Gold is steady this morning ahead of tomorrow's important non-farm payrolls report in the U.S. Asian physical demand remained subdued overnight, as Chinese markets are still closed for the Lunar New Year holiday. Markets there will reopen on Friday. Silver, which gained 2% yesterday, is modestly to the upside again this morning.
The platinum group metals still seem unable to catch an updraft from labor strikes in South Africa's mining sector, despite sporadic violence at mining sites. This may be because the markets are lacking Chinese input. Horrendous air pollution in several of China's large cities would seem to indicate that smokestack scrubbers and other anti-pollution measures requiring PGMs would be a growth industry in China, but the possibility of an economic slowdown in the world's second-largest economy may be dampening enthusiasm for platinum and palladium.
Economic numbers in the U.S. were a mixed bag this morning, as first-time jobless claims fell by a hefty 20,000 applications for unemployment benefits last week, bringing the number of new claims to 331,000. On the downside, the trade deficit in the U.S. grew 12%, as exports recorded the largest monthly drop since October 2012.
Stocks on Wall St. opened higher, trying to reverse a week in the red. The S&P 500 has lost 1.7% in the first three days this week, and is down over 5% for the year so far. The dollar was down sharply on the trade data, helping precious metals prices.

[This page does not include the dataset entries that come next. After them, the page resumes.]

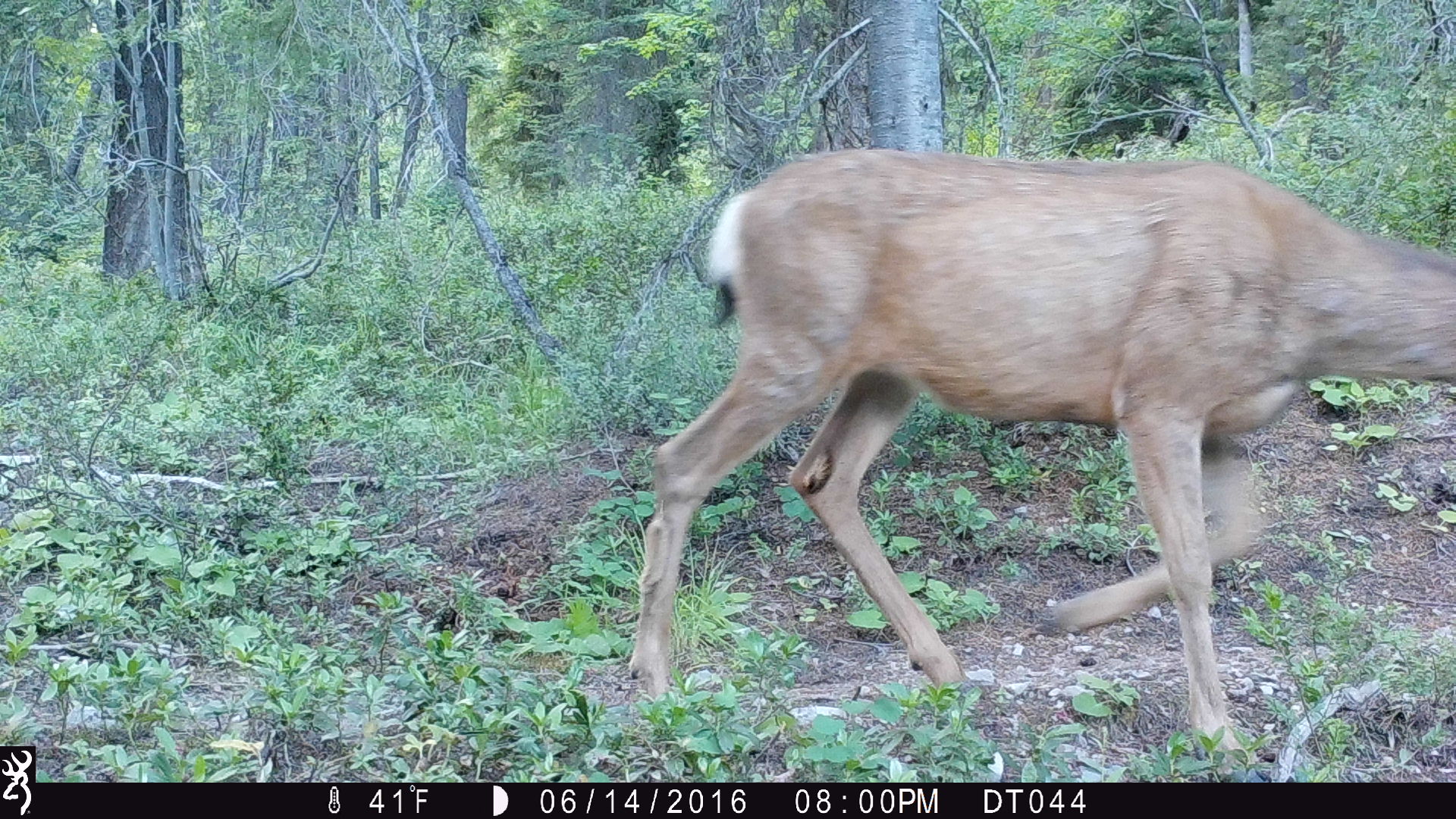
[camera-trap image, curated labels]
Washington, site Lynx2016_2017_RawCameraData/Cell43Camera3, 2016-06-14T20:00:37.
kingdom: Animalia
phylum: Chordata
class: Mammalia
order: Artiodactyla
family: Cervidae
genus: Odocoileus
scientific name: Odocoileus hemionus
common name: mule deer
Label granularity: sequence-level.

Euro stocks notched mild gains after the European Central Bank left policy intact, with key benchmark rates at record lows. ECB President Mario Draghi noted that there were concerns over the emerging market meltdown spreading to the EU periphery, but the situation was too complex right now to change ECB policy.
It was another volatile day in Tokyo for stocks, with the Nikkei down slightly, and still near four-month lows. Hong Kong's Hang Seng index finally had a good day, finishing 0.7% in the green after a recent drop to seven-month lows. Chinese stock markets are still closed for the Lunar New Year, and will reopen tomorrow.